* Given problem a *
Copy every line of the clock-time listing character for character, leaving out the pictures.

In our previous post, Exploring Quantization Backends in Diffusers, we dived into how various quantization techniques can shrink diffusion models like FLUX.1-dev, making them significantly more accessible for inference without drastically compromising performance. We saw how bitsandbytes, torchao, and others reduce memory footprints for generating images.

Performing inference is cool, but to make these models truly our own, we also need to be able to fine-tune them. Therefore, in this post, we tackle efficient fine-tuning of these models with peak memory use under ~10 GB of VRAM on a single GPU. This post will guide you through fine-tuning FLUX.1-dev using QLoRA with the diffusers library. We'll showcase results from an NVIDIA RTX 4090. We'll also highlight how FP8 training with torchao can further optimize speed on compatible hardware.

Dataset
FLUX Architecture
QLoRA Fine-tuning FLUX.1-dev with diffusers
- Key Optimization Techniques
- Setup & Results
FP8 Fine-tuning with torchao
Inference with Trained LoRA Adapters
- Option 1: Loading LoRA Adapters
- Option 2: Merging LoRA into Base Model
Running on Google Colab
Conclusion

Dataset

We aim to fine-tune black-forest-labs/FLUX.1-dev to adopt the artistic style of Alphonse Mucha, using a small dataset.

FLUX Architecture

The model consists of three main components:

Text Encoders (CLIP and T5)
Transformer (Main Model - Flux Transformer)
Variational Auto-Encoder (VAE)

In our QLoRA approach, we focus exclusively on fine-tuning the transformer component. The text encoders and VAE remain frozen throughout training.

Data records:
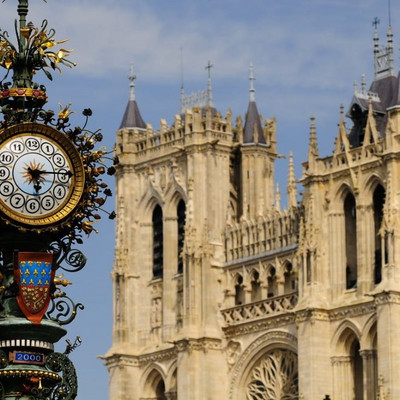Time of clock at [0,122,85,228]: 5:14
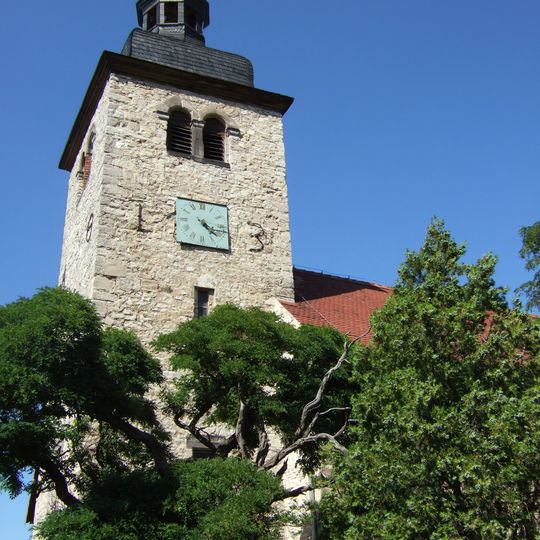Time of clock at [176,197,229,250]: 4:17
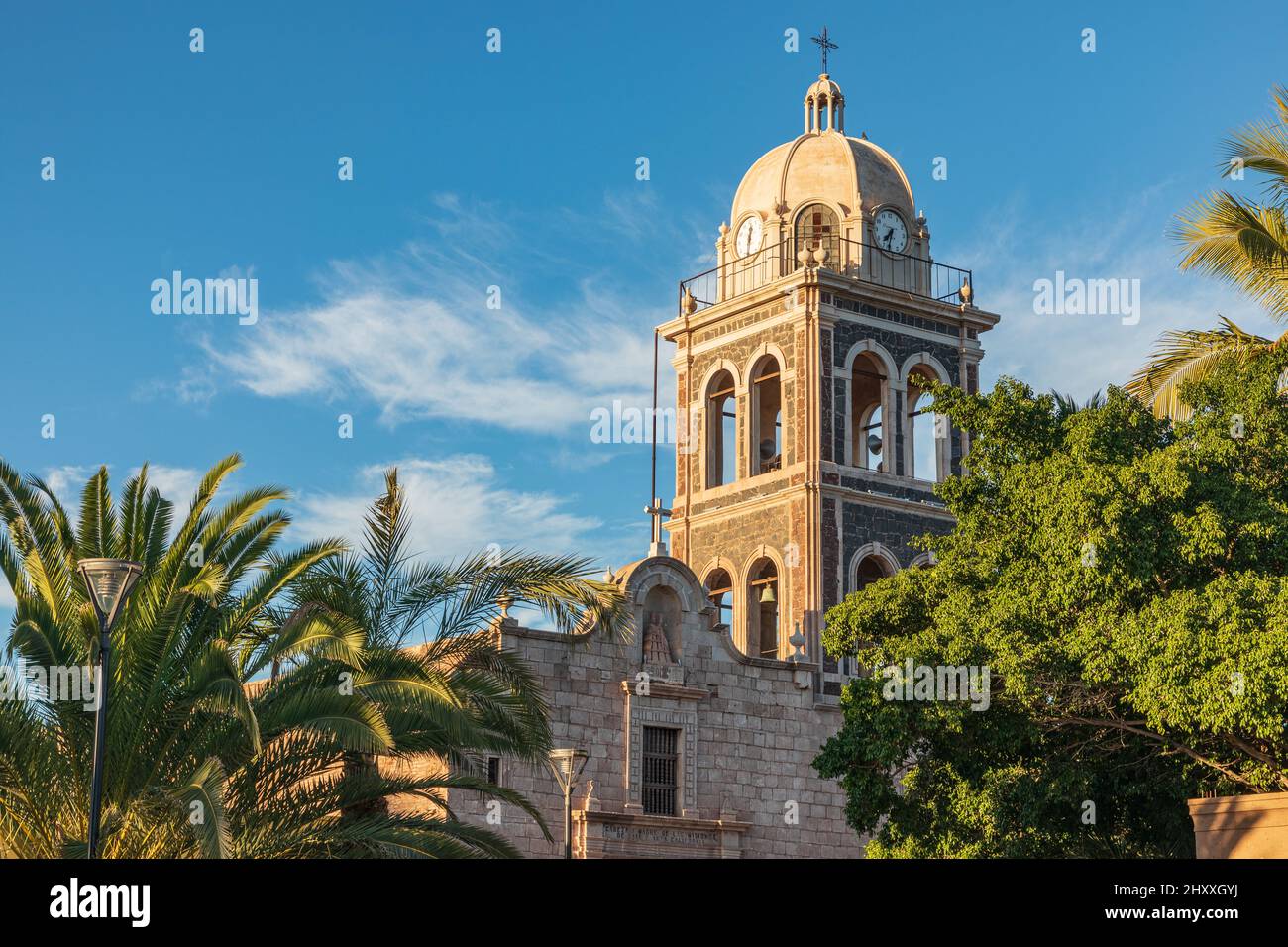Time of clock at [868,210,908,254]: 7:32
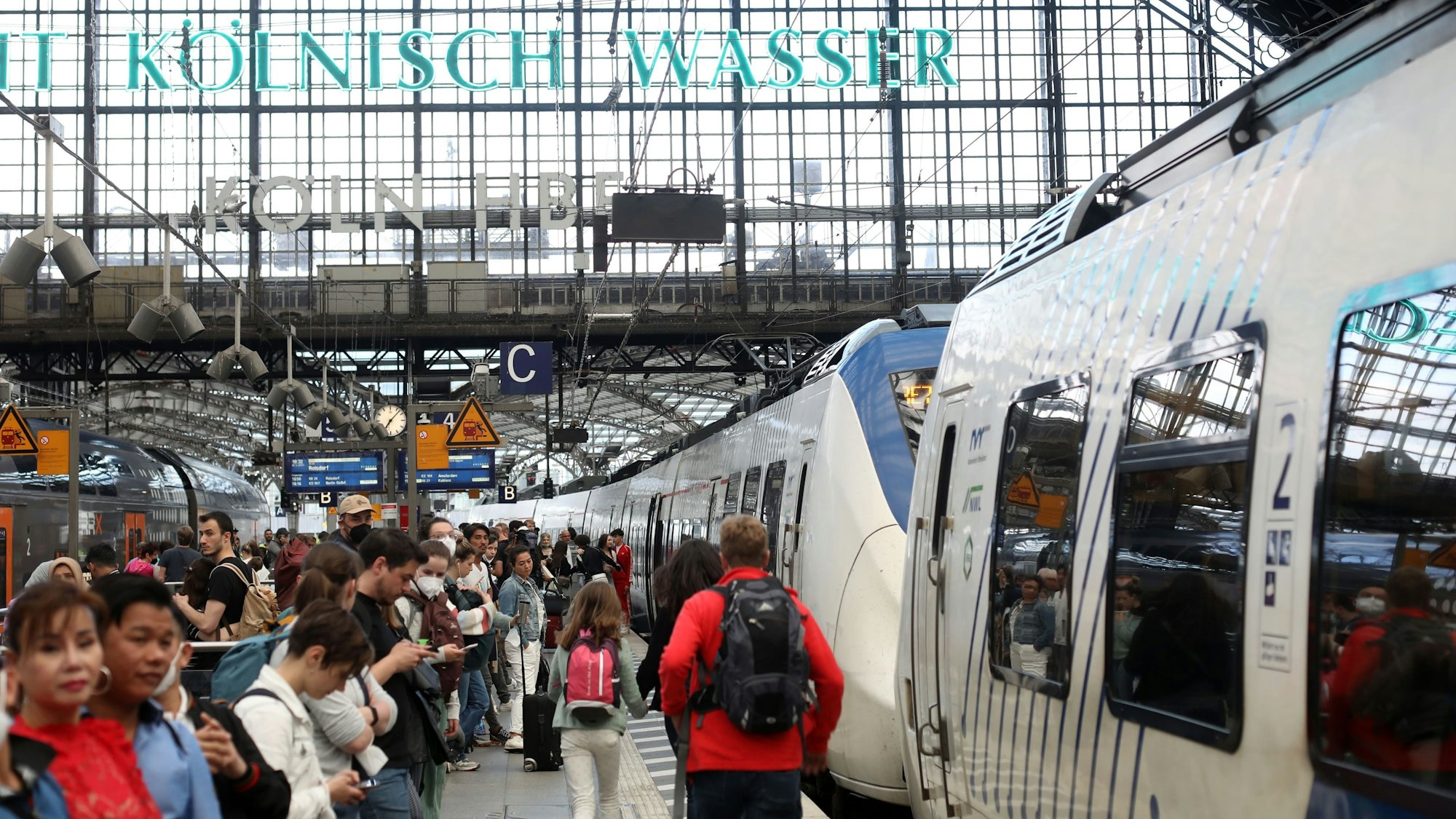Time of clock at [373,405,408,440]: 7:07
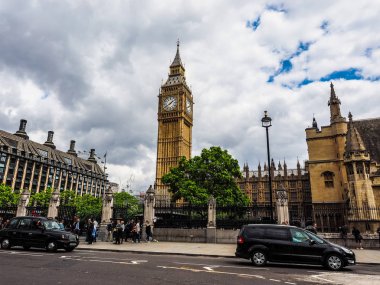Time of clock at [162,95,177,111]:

* Given problem b *
In the post on fine-tuning FLUX.1-dev, which component of the model does the QLoRA approach fine-tune?

* Exercise answer a *
Time of clock at [0,122,85,228]: 5:14
Time of clock at [176,197,229,250]: 4:17
Time of clock at [868,210,908,254]: 7:32
Time of clock at [373,405,408,440]: 7:07
Time of clock at [162,95,177,111]:

* Exercise answer b *
Only the transformer component (the Flux Transformer). The text encoders and VAE stay frozen.